На самом темечке Долгого мыса лежали туго набитые чем-то узкие и длинные холщовые сумки, а возле них сидели на корточках две простоволосые девочки лет десяти, распялив в руках большие белые платки. Они держали их над собой и, затаясь в ожидании какого-то немыслимого и неминучего чуда, смотрели в землю, готовые вот-вот до смерти испугаться, вскрикнуть и убежать. Они покосились на «Волгу», но не шелохнулись, и я, подойдя, ни о чем не спросил их, потому что увидел в земле отвесную, голубовато-сумрачную сусличью нору. Ховрашок! Я бросился к машине, чтобы взять ведро, а затем – под бугор, к болоту. Я бежал так, как бегал тут в детстве, и мною полностью владело давно забытое чувство ребяческого азарта и ожидания того увлекательно таинственного, что должно сейчас произойти. Мои ракитянки сидели в прежних заклинающих позах, и как только я подоспел, приказали мне шепотом:
– Лей, дяденька! Только, гляди, помалу давай…
Вода буравцом входила в нору, – я лил медленной и острой струей, и девочки подались назад, и глаза у одной из них скосились к переносью.
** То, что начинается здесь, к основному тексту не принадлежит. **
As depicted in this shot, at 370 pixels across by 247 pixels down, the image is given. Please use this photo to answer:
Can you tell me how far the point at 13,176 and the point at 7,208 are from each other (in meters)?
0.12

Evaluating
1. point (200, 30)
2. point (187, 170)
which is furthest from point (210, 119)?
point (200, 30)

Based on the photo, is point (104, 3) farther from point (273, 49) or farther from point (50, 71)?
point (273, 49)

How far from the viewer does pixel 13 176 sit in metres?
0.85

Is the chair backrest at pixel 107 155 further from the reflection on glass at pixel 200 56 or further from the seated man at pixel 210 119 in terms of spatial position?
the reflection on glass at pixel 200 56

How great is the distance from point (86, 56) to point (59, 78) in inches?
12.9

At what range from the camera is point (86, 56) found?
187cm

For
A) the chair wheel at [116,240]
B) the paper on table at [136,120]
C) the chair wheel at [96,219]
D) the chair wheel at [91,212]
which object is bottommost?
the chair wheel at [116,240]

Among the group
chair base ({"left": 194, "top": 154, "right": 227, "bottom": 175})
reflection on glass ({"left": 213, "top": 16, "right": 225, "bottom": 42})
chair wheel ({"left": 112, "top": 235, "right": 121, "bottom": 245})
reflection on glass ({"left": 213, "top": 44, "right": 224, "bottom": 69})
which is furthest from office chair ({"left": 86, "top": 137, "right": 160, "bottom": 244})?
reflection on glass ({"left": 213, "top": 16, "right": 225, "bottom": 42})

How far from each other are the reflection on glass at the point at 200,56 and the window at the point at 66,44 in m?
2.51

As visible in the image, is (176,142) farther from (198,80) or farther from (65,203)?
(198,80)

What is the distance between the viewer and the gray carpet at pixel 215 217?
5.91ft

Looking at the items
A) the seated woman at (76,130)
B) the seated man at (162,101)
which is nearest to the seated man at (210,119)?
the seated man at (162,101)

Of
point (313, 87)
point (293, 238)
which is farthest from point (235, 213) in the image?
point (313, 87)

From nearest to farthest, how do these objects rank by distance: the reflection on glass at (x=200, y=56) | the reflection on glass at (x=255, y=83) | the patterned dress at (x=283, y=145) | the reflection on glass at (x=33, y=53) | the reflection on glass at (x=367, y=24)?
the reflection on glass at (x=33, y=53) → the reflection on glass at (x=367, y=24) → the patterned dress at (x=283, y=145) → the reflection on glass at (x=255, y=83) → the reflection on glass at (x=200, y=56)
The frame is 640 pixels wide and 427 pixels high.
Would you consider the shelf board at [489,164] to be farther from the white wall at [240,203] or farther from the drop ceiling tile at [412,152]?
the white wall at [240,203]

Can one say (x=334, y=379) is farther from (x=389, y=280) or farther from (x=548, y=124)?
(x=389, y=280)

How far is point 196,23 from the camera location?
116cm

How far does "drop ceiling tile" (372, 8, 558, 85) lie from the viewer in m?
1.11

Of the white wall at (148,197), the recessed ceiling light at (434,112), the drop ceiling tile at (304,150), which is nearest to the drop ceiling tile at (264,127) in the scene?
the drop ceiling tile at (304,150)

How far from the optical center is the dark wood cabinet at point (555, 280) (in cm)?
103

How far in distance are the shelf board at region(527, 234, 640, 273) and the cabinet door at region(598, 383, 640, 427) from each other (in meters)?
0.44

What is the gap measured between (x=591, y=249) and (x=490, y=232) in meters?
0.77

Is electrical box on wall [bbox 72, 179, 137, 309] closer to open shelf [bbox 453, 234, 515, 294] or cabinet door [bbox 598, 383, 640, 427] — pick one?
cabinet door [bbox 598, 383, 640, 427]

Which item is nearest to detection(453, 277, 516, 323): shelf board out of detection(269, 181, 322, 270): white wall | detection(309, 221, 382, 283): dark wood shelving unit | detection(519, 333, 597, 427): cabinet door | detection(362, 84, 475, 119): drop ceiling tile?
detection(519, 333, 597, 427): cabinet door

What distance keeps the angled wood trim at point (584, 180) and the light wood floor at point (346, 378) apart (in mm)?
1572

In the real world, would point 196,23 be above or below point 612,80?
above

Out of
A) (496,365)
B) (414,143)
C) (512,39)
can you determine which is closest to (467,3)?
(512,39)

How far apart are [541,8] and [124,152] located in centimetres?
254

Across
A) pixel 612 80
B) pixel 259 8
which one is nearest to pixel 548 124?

Вода лилась и лилась в узенькую голубоватую прорву, и когда в ведре остался только ил, мы все трое наклонились к норе и прислушались.
– Хлюптит! – трепетно прошептала та, у которой косились глаза. – Зараз полезет…
Но это ей только казалось, – я-то хорошо знал повадки ракитянских сусликов! Он теперь сидит в верхнем ярусе своих подземных хором на сухом «балконе», где у него хранится запас прошлогодней пшеницы. Он сидит и готовится заткнуть собой – задом – коридор, через который подступает к нему вода снизу. Тут нужно было еще одно ведро воды, и я прикрыл на всякий случай нору своим беретом и побежал к болоту.
– Ой, дяденька! Ой, скореича догоняй чепец свой! Ой же окаянный!..
Девочки причитали испуганно-радостными голосами, а с бугра в лощину коричневой птицей летел над землей мой берет, – суслик уносил его на себе. В лощине он перекувыркнулся, опростался от ноши и маленькой пестрой торпедой понесся дальше. Преследовать его было бесполезно, и я поднял испачканный грязью и слизью берет и пошел на Долгий мыс. Девочки, обессилев от смеха, катались по траве.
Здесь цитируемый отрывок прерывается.